Votre rapporteur a été, en sa qualité de président de la délégation pour l'Union européenne, le représentant du Sénat à la Convention, avec Mme Marie-Madeleine Dieulangard comme efficace suppléante. Pour la petite histoire, il faut savoir que l'adoption de cet article a été difficile. Selon certains Etats membres du Nord, il était non seulement pas nécessaire, mais même dangereux.

Du reste, la portée concrète de l'article 36, disposition proclamatoire, apparaît pour l'instant des plus limitées.

D'après le commentaire article par article du projet de Charte des droits fondamentaux établi par la présidence de la Convention, " cet article, qui se fonde sur l'article 16 du traité instituant la Communauté européenne, ne crée pas de droit en lui-même, mais pose le principe du respect par l'Union de l'accès aux services d'intérêt économique général prévu par les dispositions nationales dès lors qu'il est compatible avec le droit communautaire ".

D'une manière plus générale, l'une des dispositions finales du projet de Charte des droits fondamentaux (article 52) précise expressément que " les droits reconnus par la présente Charte, qui trouvent leur fondement dans les traités communautaires ou dans le traité sur l'Union européenne, s'exercent dans les conditions et limites définies par ceux-ci ".

Dès lors, la proclamation au profit des citoyens européens d'un droit d'accès aux services d'intérêt général n'apparaît pas a priori de nature à déplacer le point d'équilibre entre concurrence et service public auquel le droit communautaire est aujourd'hui parvenu.

Néanmoins, sur le plan de la procédure, la reconnaissance de l'accès aux services publics comme droit personnel pourrait offrir de nouvelles opportunités de saisine de la Cour de justice des Communautés européenne dans le domaine des services publics, qui est actuellement l'affaire quasi exclusive des entreprises et des Etats.

Sur le fond, cette irruption du citoyen-utilisateur des services publics dans le débat pourrait infléchir la jurisprudence de la Cour de justice et, partant, la pratique de la Commission.

Tout dépend, en fait, de la valeur juridique qui sera accordée à la Charte des droits fondamentaux de l'Union européenne par le Conseil européen de Nice qui doit normalement clore la Conférence intergouvernementale en cours sur la réforme des institutions communautaires.
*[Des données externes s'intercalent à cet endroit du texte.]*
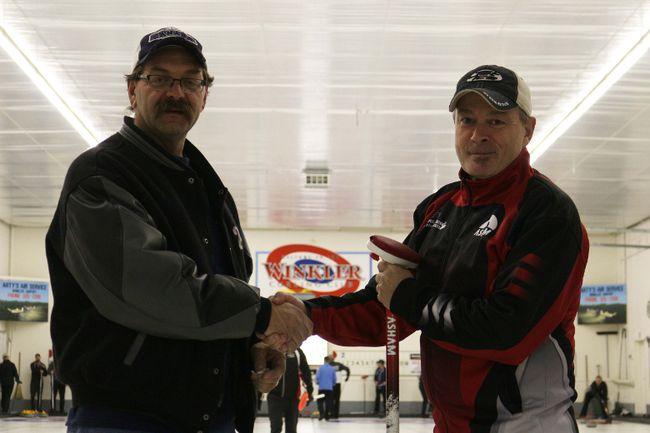 Winkler Curling Club president Brent Haney welcomes Rob Swan to Winkler on Nov. 15 as part of his Curling Across the Nation tour. (LAUREN MACGILL, Winkler Times)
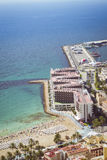 Beach Playa del Postiguet and the hotel Melia Alicante Stock Image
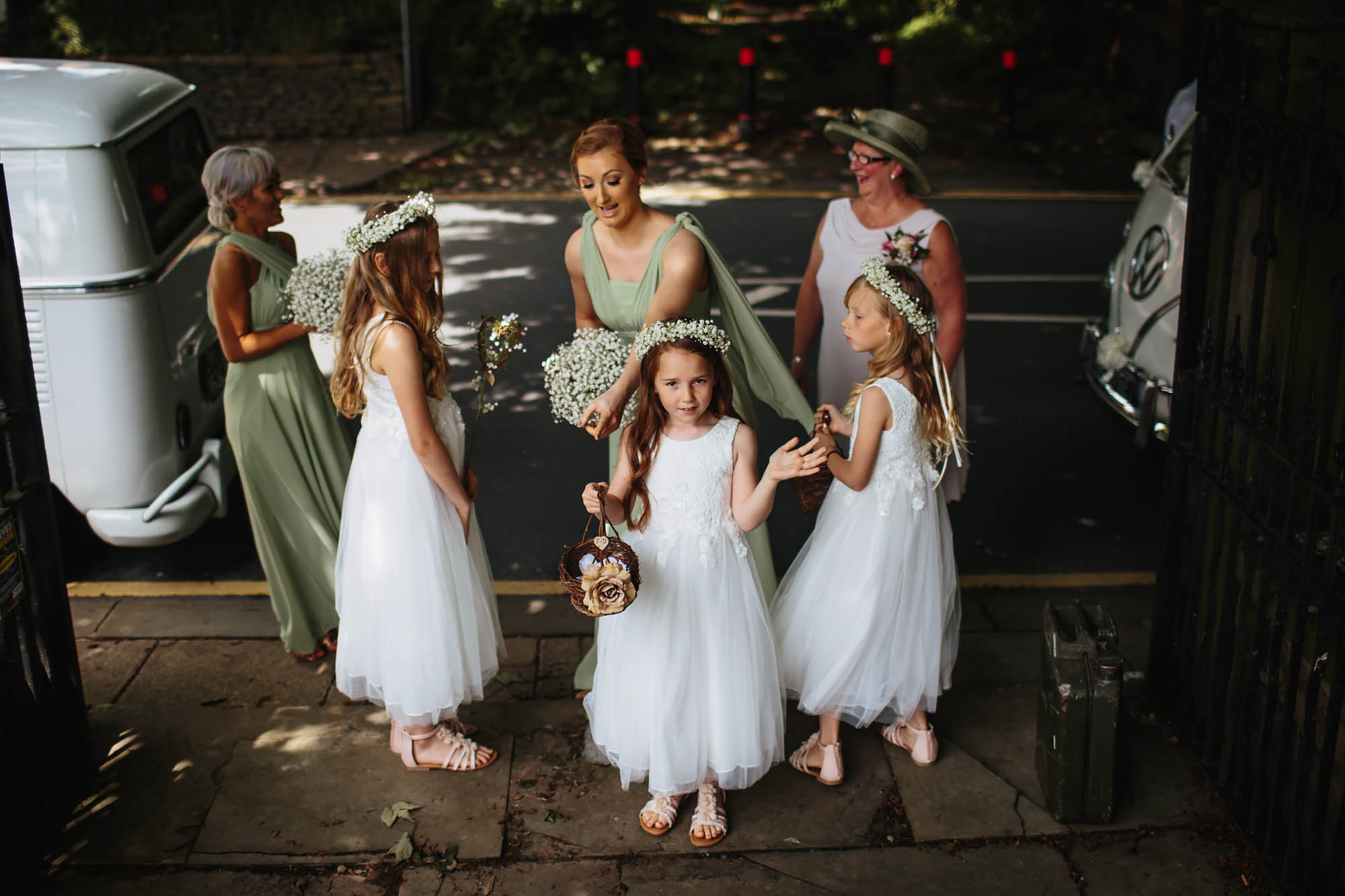 Bridesmaids and flower girls arrive at a wedding in Manchester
Les avis sont partagés, mais il semble qu'il ne soit possible dans l'immédiat ni de lui donner force contraignante, ni même d'inscrire dans le traité une référence à la Charte.

c) Les conclusions du Conseil européen de Lisbonne

Le point 19 des conclusions du Conseil des chefs d'Etats et de gouvernements qui s'est tenu à Lisbonne les 23 et 24 mars 2000 proclame : " le Conseil européen estime qu'il est essentiel, dans le cadre du marché intérieur et d'une économie de la connaissance, de tenir pleinement compte des dispositions du traité relatives aux services d'intérêt économique général et aux entreprises chargées de la gestion de ces services. Il invite la Commission à mettre à jour sa communication de 1996, compte tenu des dispositions du traité. "

Cette disposition, à l'origine de la nouvelle communication de la Commission sur les services d'intérêt général, a été adoptée sur demande de l'Allemagne.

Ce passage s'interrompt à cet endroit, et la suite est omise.